Use if you want to access Forge directly without importing it yourself:

```js
const forge = await instance.fetchNodeForge();
```

---

## 🧠 Internals & Design

- 🔍 Uses regular expressions to detect PEM types (`CERTIFICATE`, `PUBLIC KEY`, `PRIVATE KEY`)
- 🧪 Automatically parses PEM buffers and files depending on the runtime
- 🔐 Encrypts data with the selected algorithm (`RSA-OAEP`, etc.)
- 🧬 X.509 certificate metadata extraction is done via `node-forge`

---

## 🧰 Requirements

| Environment | Requirement        |
|-------------|--------------------|
| Node.js     | `node-forge` |
| Browser     | Works with native `fetch()` and `TextDecoder` |

---

## 😺 Example Use Case

```js
const crypto = new TinyCertCrypto({ publicCertPath: 'cert.pem', privateKeyPath: 'key.pem' });
await crypto.init();

const data = { secret: 'I love ponies' };
const encrypted = crypto.encryptJson(data);
const decrypted = crypto.decryptToJson(encrypted);

console.log(decrypted); // { secret: 'I love ponies' }
```

---

### 🧾 `async generateX509Cert(subjectFields, options = {})`
Generates a new **RSA key pair** and a **self-signed X.509 certificate** using the provided subject information.

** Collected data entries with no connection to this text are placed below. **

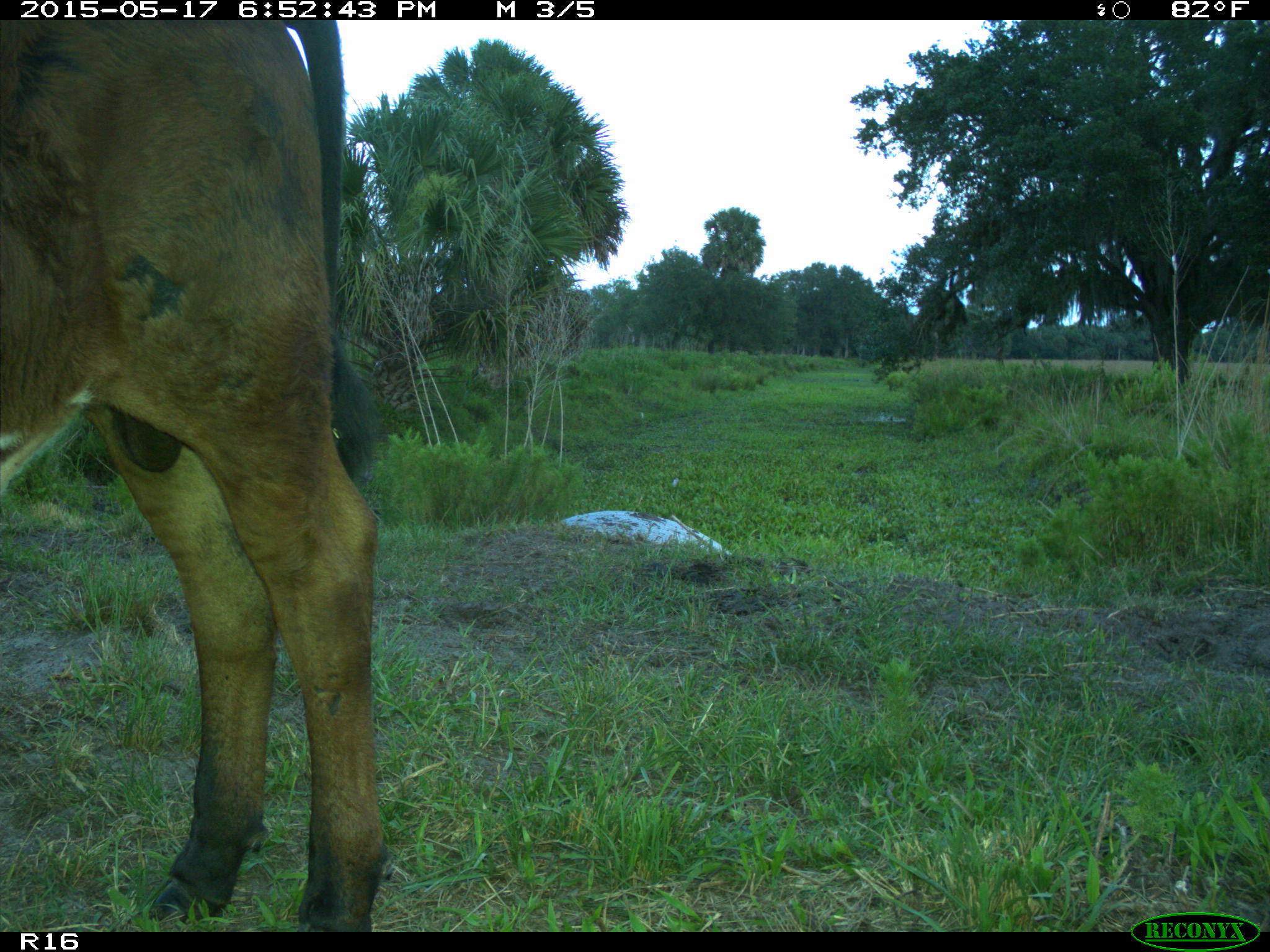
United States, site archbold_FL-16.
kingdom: Animalia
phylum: Chordata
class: Mammalia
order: Artiodactyla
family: Bovidae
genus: Bos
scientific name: Bos taurus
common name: domestic cow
Bos taurus (domestic cow).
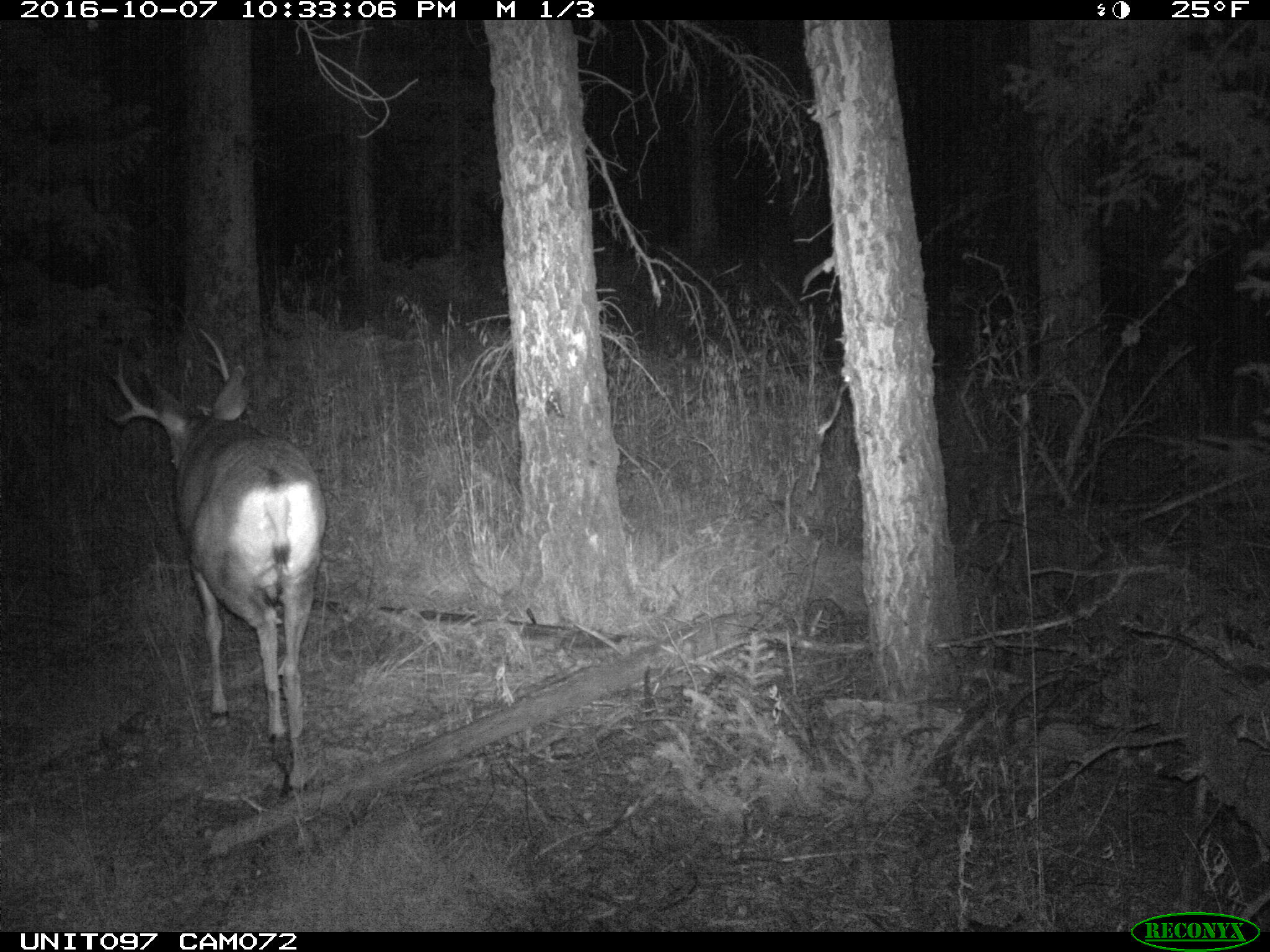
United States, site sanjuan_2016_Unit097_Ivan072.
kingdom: Animalia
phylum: Chordata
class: Mammalia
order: Artiodactyla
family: Cervidae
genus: Odocoileus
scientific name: Odocoileus hemionus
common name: mule deer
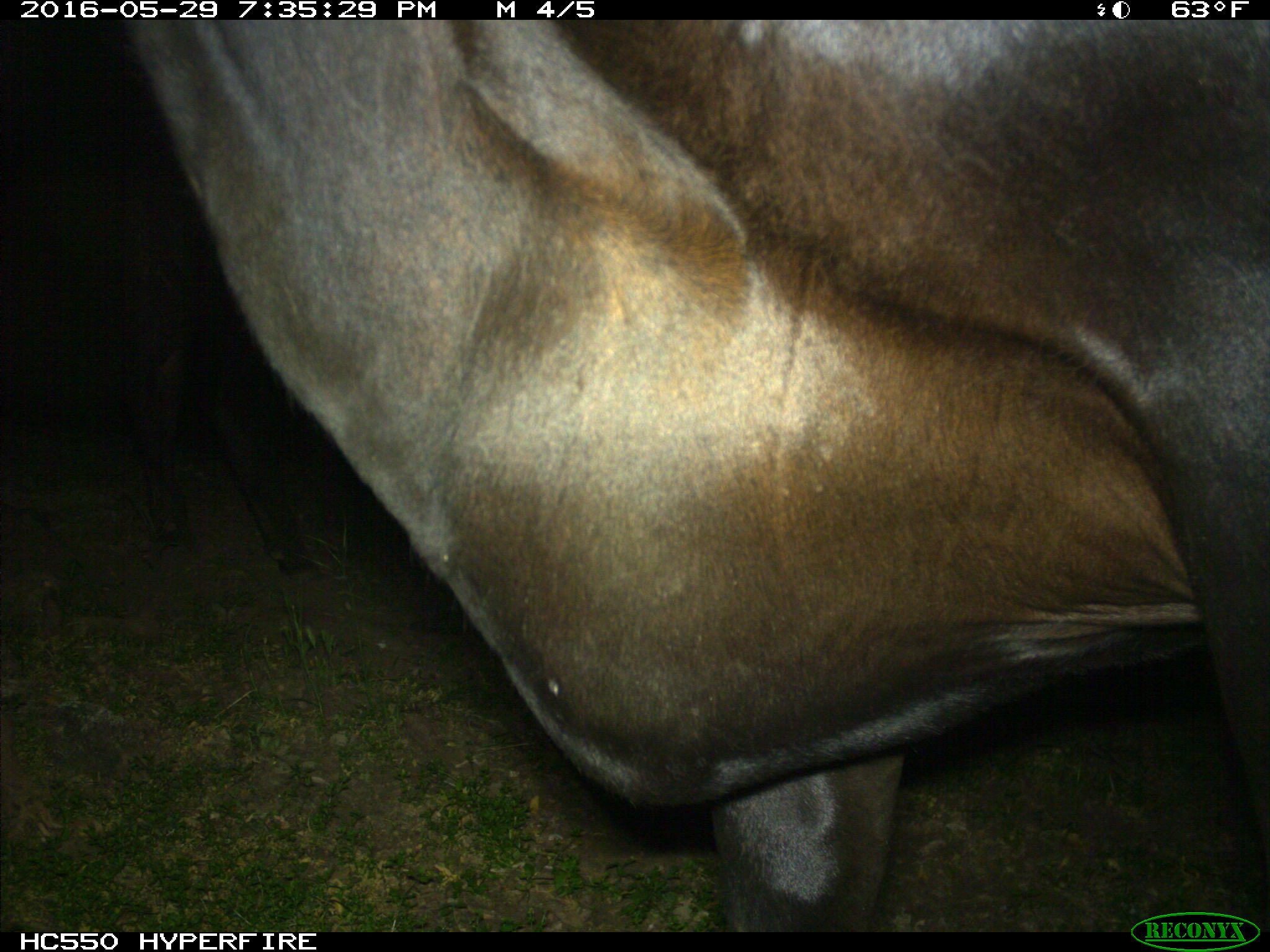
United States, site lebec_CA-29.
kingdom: Animalia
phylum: Chordata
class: Mammalia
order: Artiodactyla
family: Bovidae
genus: Bos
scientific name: Bos taurus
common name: domestic cow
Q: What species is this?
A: Bos taurus (domestic cow).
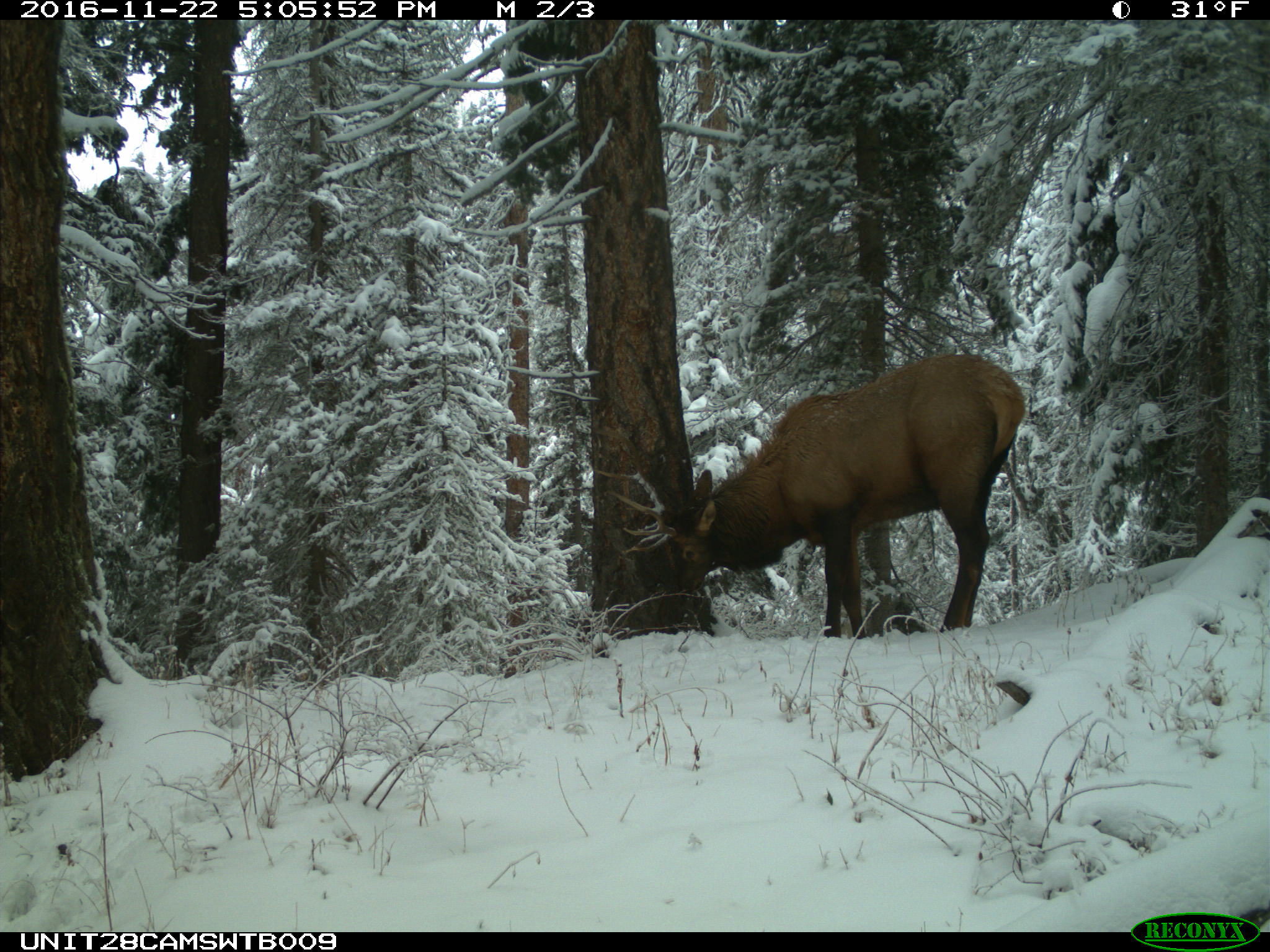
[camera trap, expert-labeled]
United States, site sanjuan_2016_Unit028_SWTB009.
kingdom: Animalia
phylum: Chordata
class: Mammalia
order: Artiodactyla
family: Cervidae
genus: Cervus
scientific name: Cervus elaphus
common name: red deer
Cervus elaphus (red deer).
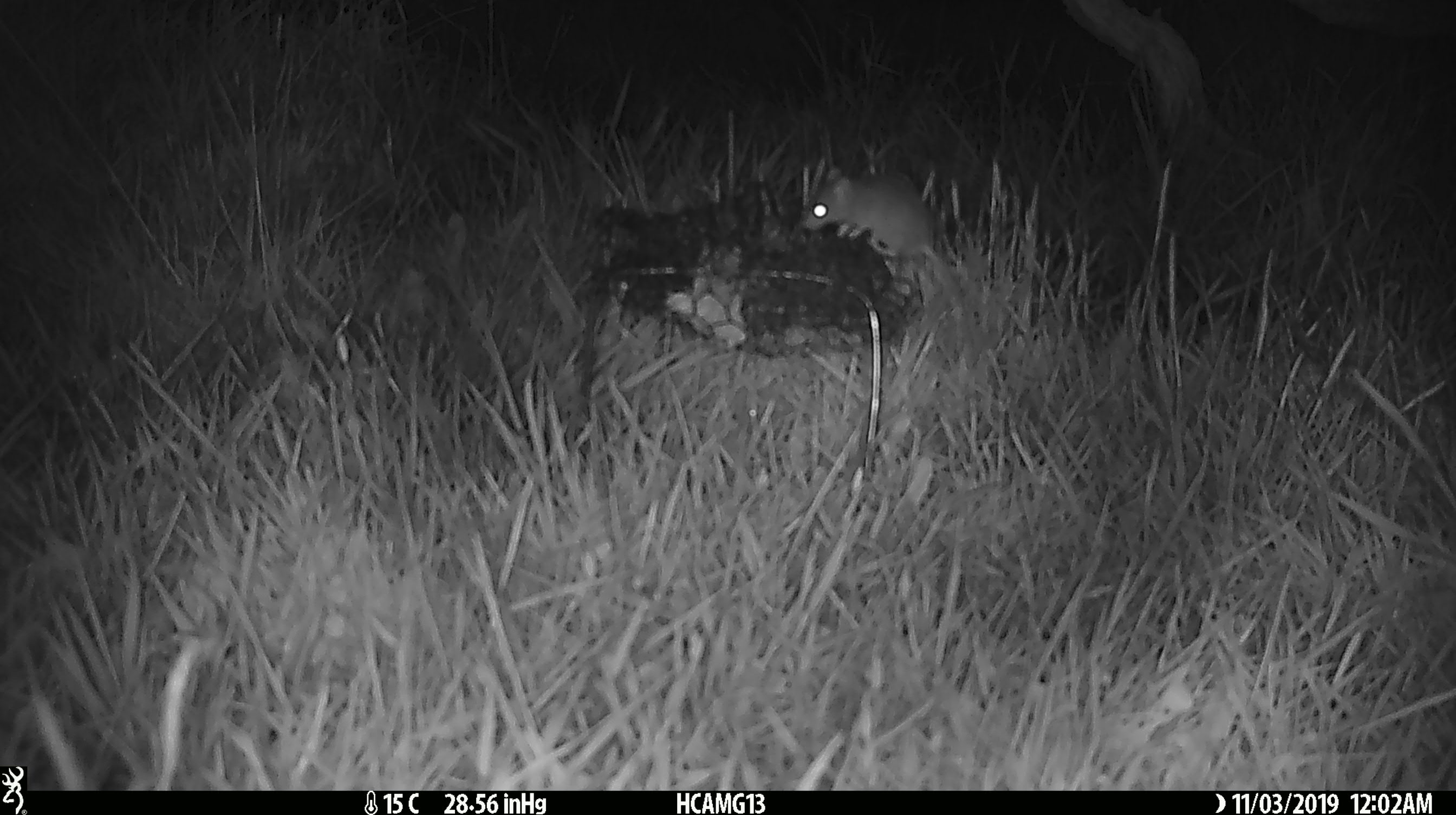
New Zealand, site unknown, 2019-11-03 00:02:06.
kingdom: Animalia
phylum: Chordata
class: Mammalia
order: Rodentia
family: Muridae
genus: Mus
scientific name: Mus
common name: mouse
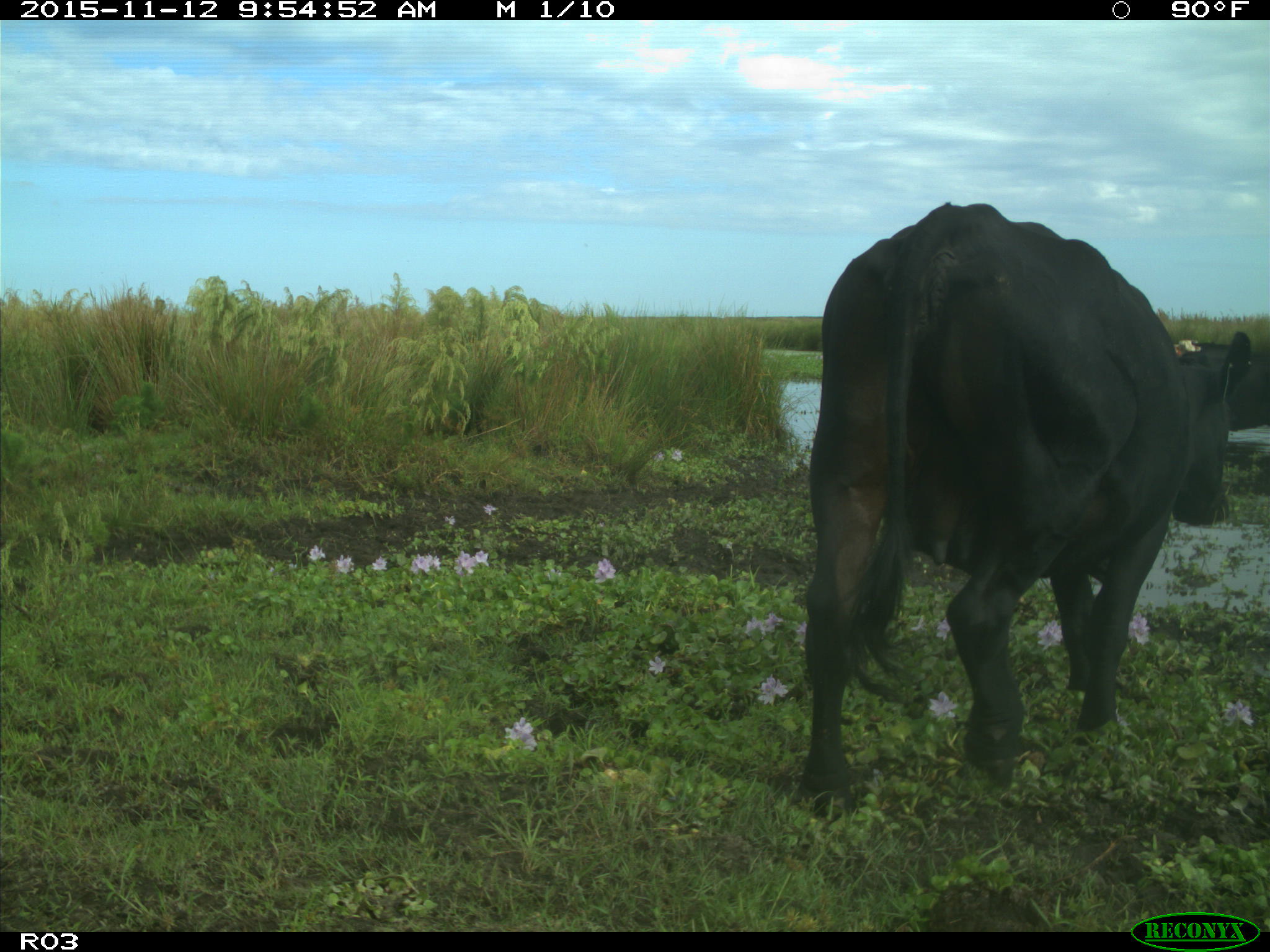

🔐 This is ideal for internal services, development environments, or cryptographic testing tools where a trusted CA is not required.

---

**🧬 Parameters:**

- `subjectFields` (`Object`) – Describes the identity fields that will be embedded into the certificate's subject and issuer:
  - Common fields include:
    - `CN`: Common Name (e.g. domain or hostname)
    - `O`: Organization Name
    - `OU`: Organizational Unit
    - `L`: Locality (City)
    - `ST`: State or Province
    - `C`: Country (2-letter code)
    - `emailAddress`: Optional email field

- `options` (`Object`) – Optional configuration:
  - `keySize` (`number`) – RSA key size in bits (default: `2048`)
  - `validityInYears` (`number`) – Certificate validity period (default: `1`)
  - `randomBytesLength` (`number`) – Length of the serial number (default: `16`)
  - `digestAlgorithm` (`string`) – Digest algorithm used to sign the certificate (default: `'sha256'`)
  - `forgeInstance` (`object`) – Optionally inject a specific instance of `node-forge`
  - `cryptoType` (`string`) – Encryption scheme used for later operations (e.g., `'RSA-OAEP'`, `'RSAES-PKCS1-V1_5'`)

---

**✅ Returns:**

An object containing all the generated artifacts:

```js
{
  publicKey: '-----BEGIN PUBLIC KEY-----...',
  privateKey: '-----BEGIN PRIVATE KEY-----...',
  cert: '-----BEGIN CERTIFICATE-----...'
}
```

- `publicKey`: The newly generated **PEM-encoded RSA public key**
- `privateKey`: The corresponding **PEM-encoded RSA private key**
- `cert`: A **PEM-encoded X.509 certificate** that is **self-signed** with the private key and matches the provided subject

---

**📌 Notes:**

- 🔄 The `subject` and `issuer` of the certificate are the same (self-signed).
- ⏳ The certificate `validFrom` is set to the current date, and `validTo` is based on the `validityInYears` option.
- 🔢 A secure random `serialNumber` is generated using `node-forge`.